Menurut Tim pendamping Kelompok Tani Rumpaka Zakaria, metode container farming adalah sebuah metode baru dalam bercocok tanam. Mengedepankan aspek inovasi teknologi dan meningkatkan kualitas sayuran sekaligus menjadi solusi pertanian di tengah perkotaan.
"Dengan metodi seperti ini, sayuran hidroponik lebih cepat bisa dipanen karena mendapat lingkungan yang terkontrol, baik pencahayaan maupun suhunya selama 24 jam. Hasilnya pun lebih higienis karena tidak terpapar debu maupun insektisida," paparnya.
Anda mungkin tertarik:
Itu pula yang menjadi salah satu pembeda antara tanaman di tanah terbuka dengan tanaman di dalam peti kemas. "Selain lebih steril dan higienis, panennya pun lebih cepat. Sebaliknya, kalau di lahan terbuka biasa, mudah terkena hama maupun penyakit. Cuma memang, harga jualnya menjadi sedikit lebih mahal," kata Zakaria.
Ia mengakui, salah satu kelemahan metode ini adalah ketergantungannya terhadap listrik, lantaran tanpa listrik tidak mungkin dilakukan upaya rekayasa sirkulasi air, suhu, pencahayaan maupun kelembaban. Jadi semua sangat tergantung pada listrik."

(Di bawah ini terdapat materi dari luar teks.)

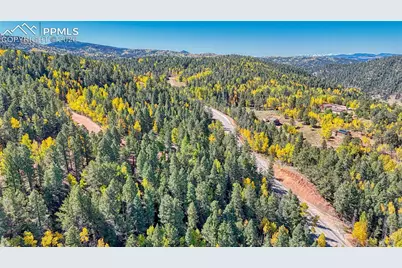 959 Calcite Drive, Divide, CO 80814 - Photo 1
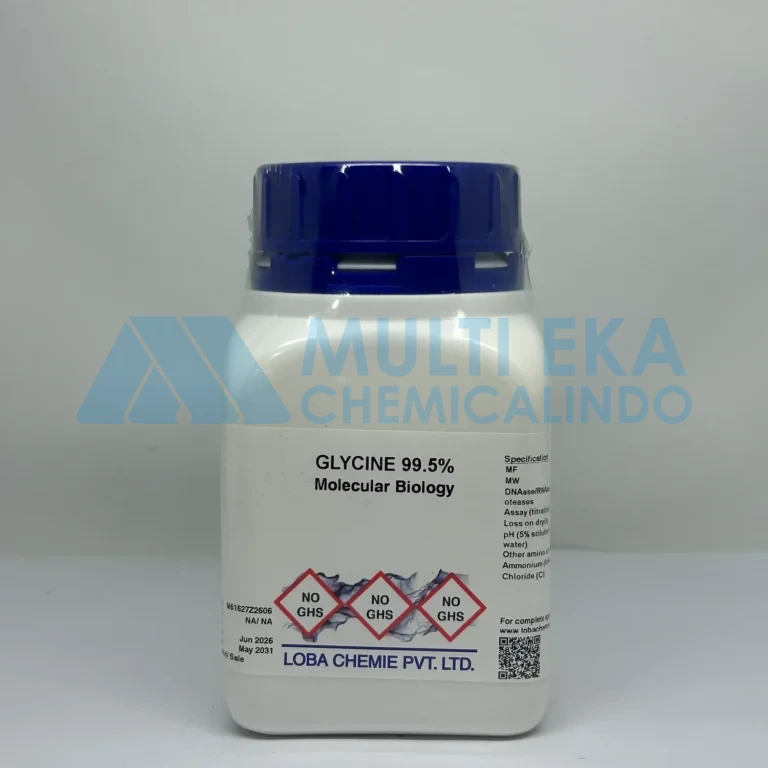 Glycine 99.5% Molecular Biology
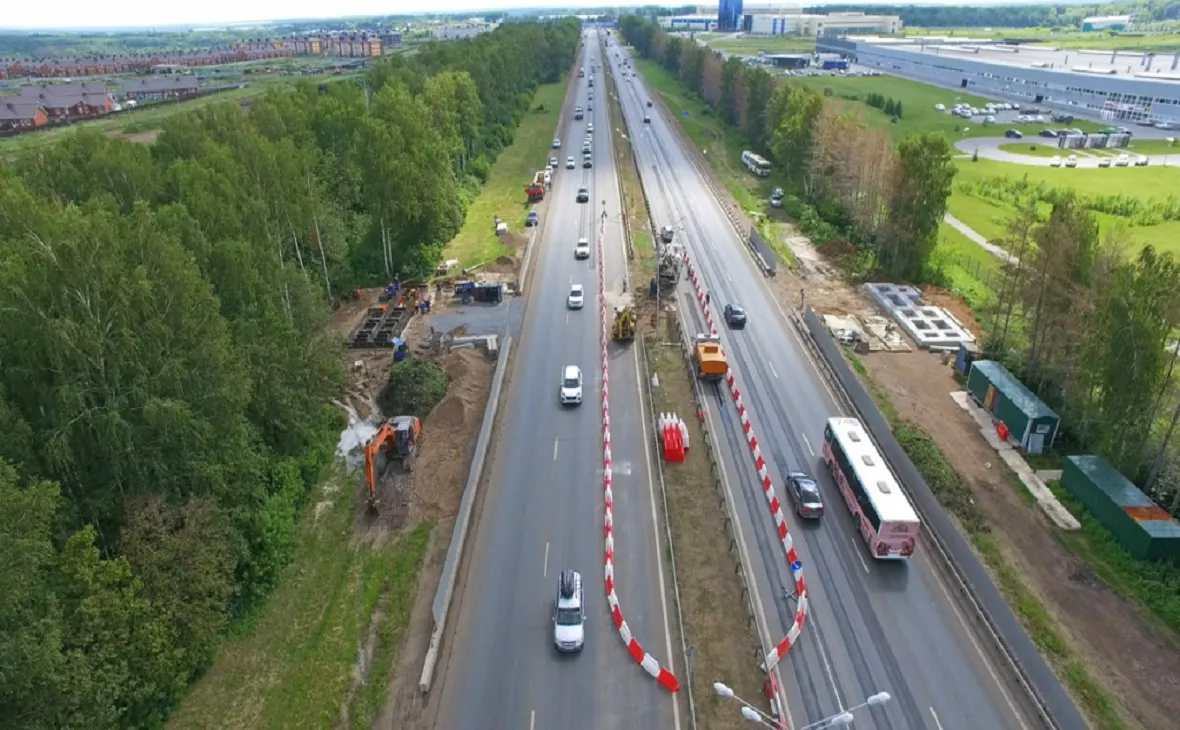 Минтранс РБ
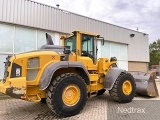 фронтальный погрузчик VOLVO L110H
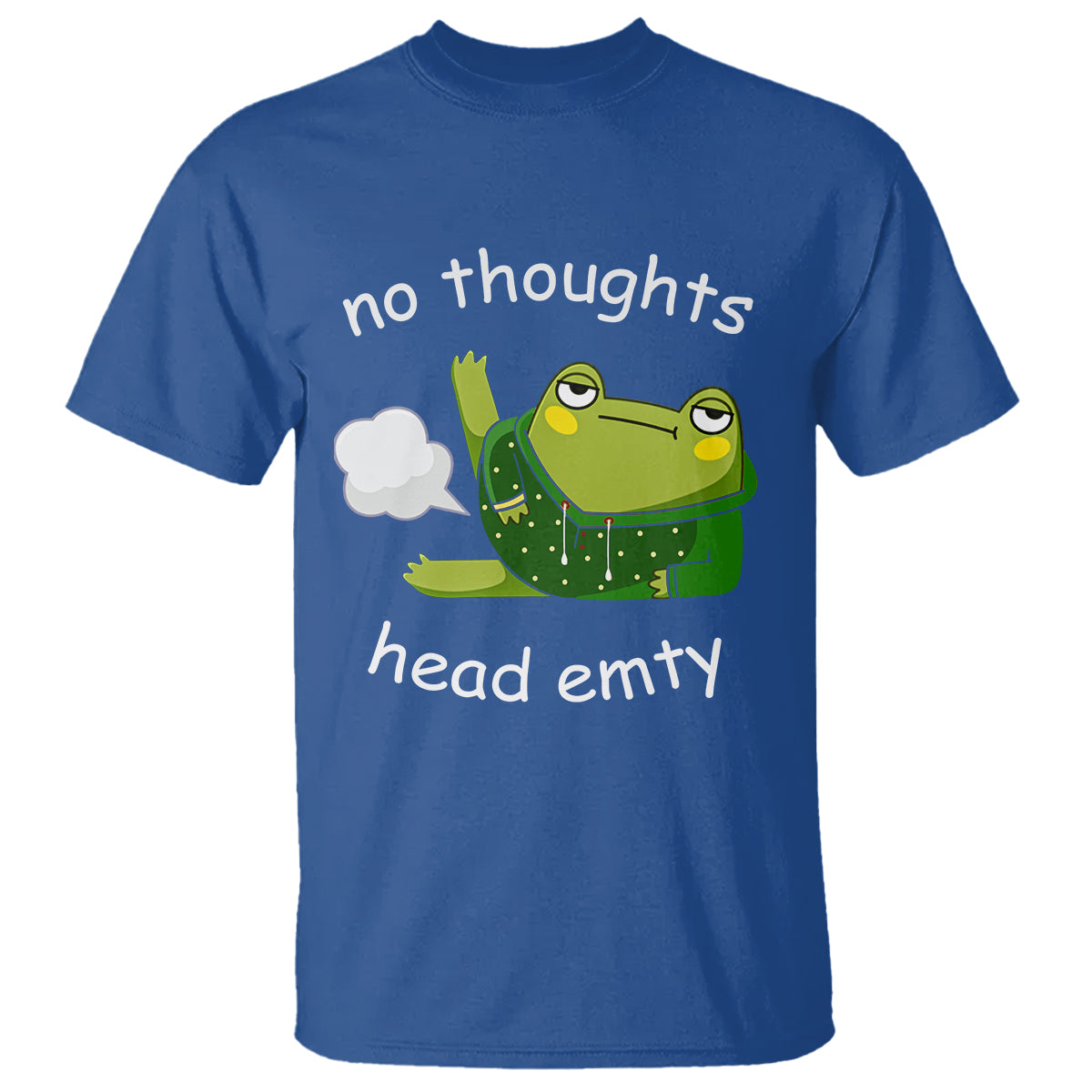 no-thoughts-head-empty-cute-frog-meme-blasting-fart-t-shirt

Agar tidak sekadar mendengar penjelasan, Zakaria langsung mempersilakan rekan jurnalis untuk melihat langsung cara kerja sistem cocok tanam dalam peti kemas ini. Di dalam peti kemas, tampak berisi rak-rak hidroponik dilengkapi lampu Grow Light LED sebagai pengatur cahaya dan sinar UV. Di sini juga harus disediakan air conditioner (AC) untuk mengatur suhu dan kelembaban sesuai dengan jenis tanamannya.
"Untuk satu project container farming butuh Lampu LED 10 watt. Kita pakai 240 lampu. Untuk listrik blower butuh sekitar 4.000 VA, dan AC 1.000 VA. Totalnya menjadi 5.500 VA," ujarnya.
Ia menjelaskan, pada lahan terbuka sayuran hidroponik seperti pokcoy memiliki masa tanam 30-45 hari hingga panen. Sementara di dalam peti kemas, waktu tanam hanya 25-30 hari.
Menurut Zakaria, PLN Peduli bersama Kelompok Tani Rumpaka yang bekerjasama menginisiasi Container Farming di Agroeduwisata Ragunan, ini merupakan yang pertama di Jakarta. Hal ini dimaksudkan untuk menjadi sarana edukasi masyarakat tentang pertanian berbasis ruangan, terutama kota besar seperti Jakarta yang lahannya kian terbatas.
Tak hanya container farming, di Agroeduwisata Ragunan dikenalkan Agro Electrifying dengan memanfaatkan Lampu Sinar UV atau Grow Light LED dalam bercocok tanam Buah Naga. Sinar UV yang diperoleh selama 24 jam dari lampu membuat Buah Naga cepat panen.